Trump Suspends H-1B and Other Visas - erikbern
https://www.nytimes.com/2020/06/22/us/politics/trump-h1b-work-visas.html
======
noip
I think H1B visas should be obliterated. One of the justifications is that
they bring in international talent to fill in "shortages" in America. However,
according this article by the Harvard Business Review:
[https://hbr.org/2017/05/the-h-1b-visa-debate-
explained](https://hbr.org/2017/05/the-h-1b-visa-debate-explained)

\- There is mixed evidence that there are actually shortages in STEM

\- People are graduating from STEM fields at a rather high rate than in the
past, but only half of them end up utilizing their degree; in sectors such as
IT, one reason being why graduates aren't entering the field is due to a lack
of job openings

\- Despite all the clamor about "shortages," some STEM fields pay
embarrassingly low, and in fact pay STEM workers less than they have in the
past

\- There is no requirement that entities show proof of workforce shortage
before hiring workers on H-1B visas

\- Some workplaces have already had American workers train in their H1-B visa
replacements and then were out of a job

Not in the article, but some of my own experiences having been in the STEM
field

\- Many internationals seeking to get hired in the US STEM force don't
actually have the "everyday technology" that the US uses, such as in molecular
biology labs; this means quite a lot goes into training H1-B visa holders.
Couple that with poor English-speaking skills. I found myself having to
explain to an H1-B visa holder what a "pen" was, or a "shelf." Granted, some
H1-B visa holders underwent formal education in the US, obtaining PhDs and
whatnot, so you'd imagine their English would be better, however...
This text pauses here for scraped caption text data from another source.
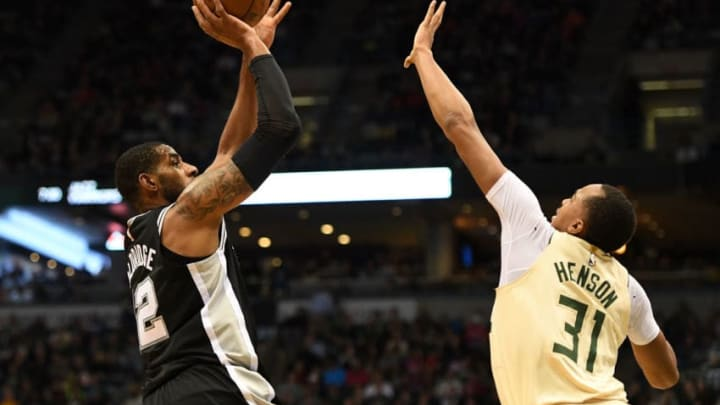 MILWAUKEE, WI - MARCH 25: LaMarcus Aldridge #12 of the San Antonio Spurs shoots over John Henson #31 of the Milwaukee Bucks during the first half of a game at the Bradley Center on March 25, 2018 in Milwaukee, Wisconsin. NOTE TO USER: User expressly acknowledges and agrees that, by downloading and or using this photograph, User is consenting to the terms and conditions of the Getty Images License Agreement. (Photo by Stacy Revere/Getty Images)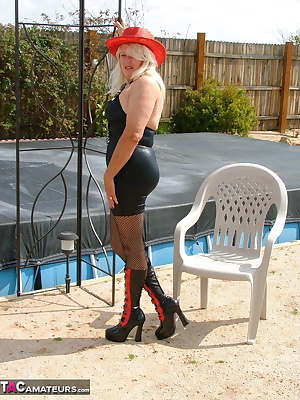 A red hat and some great knee boots with a basic black dress and some crotchless mesh pantyhose, it's one hot grandma th
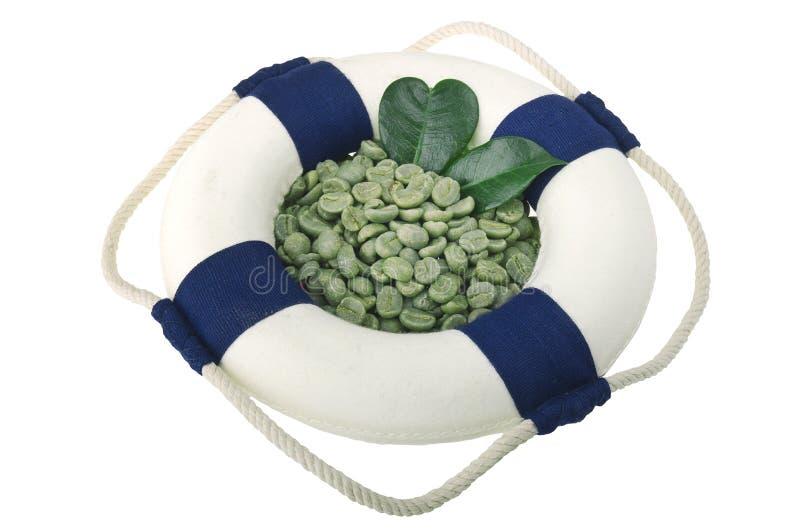 Lifebelt met groene koffiebonen stock fotografie
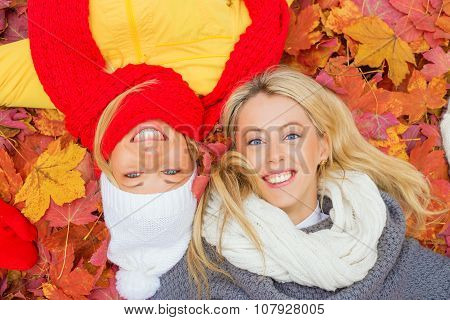 Two happy girlfriends laying in leafs and smiling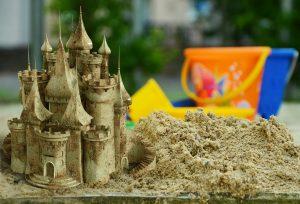 un castello elaborato di sabbia con secchiello e paletta sullo sfondo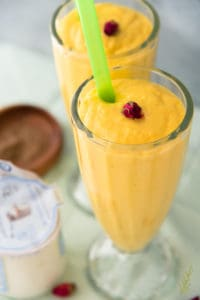 Closeup (three-quarter shot) of a glass of Mango Lassi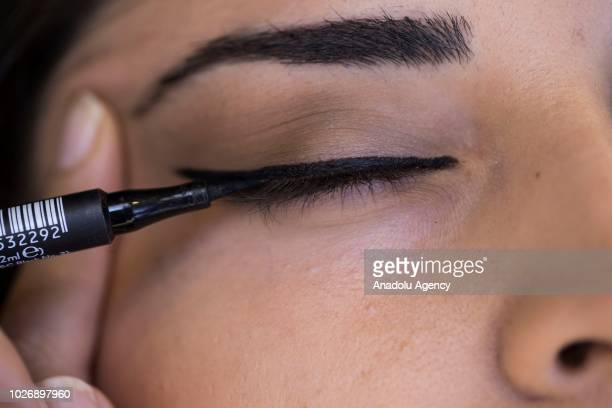 A photo shows the closeup brown eye of a woman getting her eyelashes makeup using eyeliner at a makeup and cosmetic products shop in Ankara Turkey on...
\- Many countries look down on the US. I have worked for many foreign
employers in STEM, and have been insulted just for being an American, and
their views of America are largely stereotyped (Americans love guns, they eat
hamburgers and pizza and are fat, etc.)

\- It changes the workplace culture; I've worked in a variety of STEM
environments that had a lot of internationals, and more than once I was out-
grouped for being an American. I have had opportunities closed off to me
simply because my group's sense of belonging was rooted in being "non-
American." This was detrimental to my aspirations in entering the STEM field
as an American.

I don't believe there is a shortage in STEM, and that corporations are touting
an unproved "shortage" to cut costs to the detriment of Americans. The fact
that it's hard to even get a well-paying job in STEM, especially tenure
positions in STEM, and that once you do land a STEM position you can face
discrimination for being an American in AMERICA, H1B visas should be obsolete.

Get rid of the internationals. Focus on your American workforce and create
incentives to enter STEM. Create a better system for learning math, and
inspiring aspirations in science Create environments that will nurture
American students instead of block their opportunities. Give Americans a
chance to contribute to their economy instead of shoveling money down the
pockets of people who don't even like America or Americans and would go back
home if they could.

This one stance supported by Trump is compelling me to vote for him in the
next election, unless Biden can do better...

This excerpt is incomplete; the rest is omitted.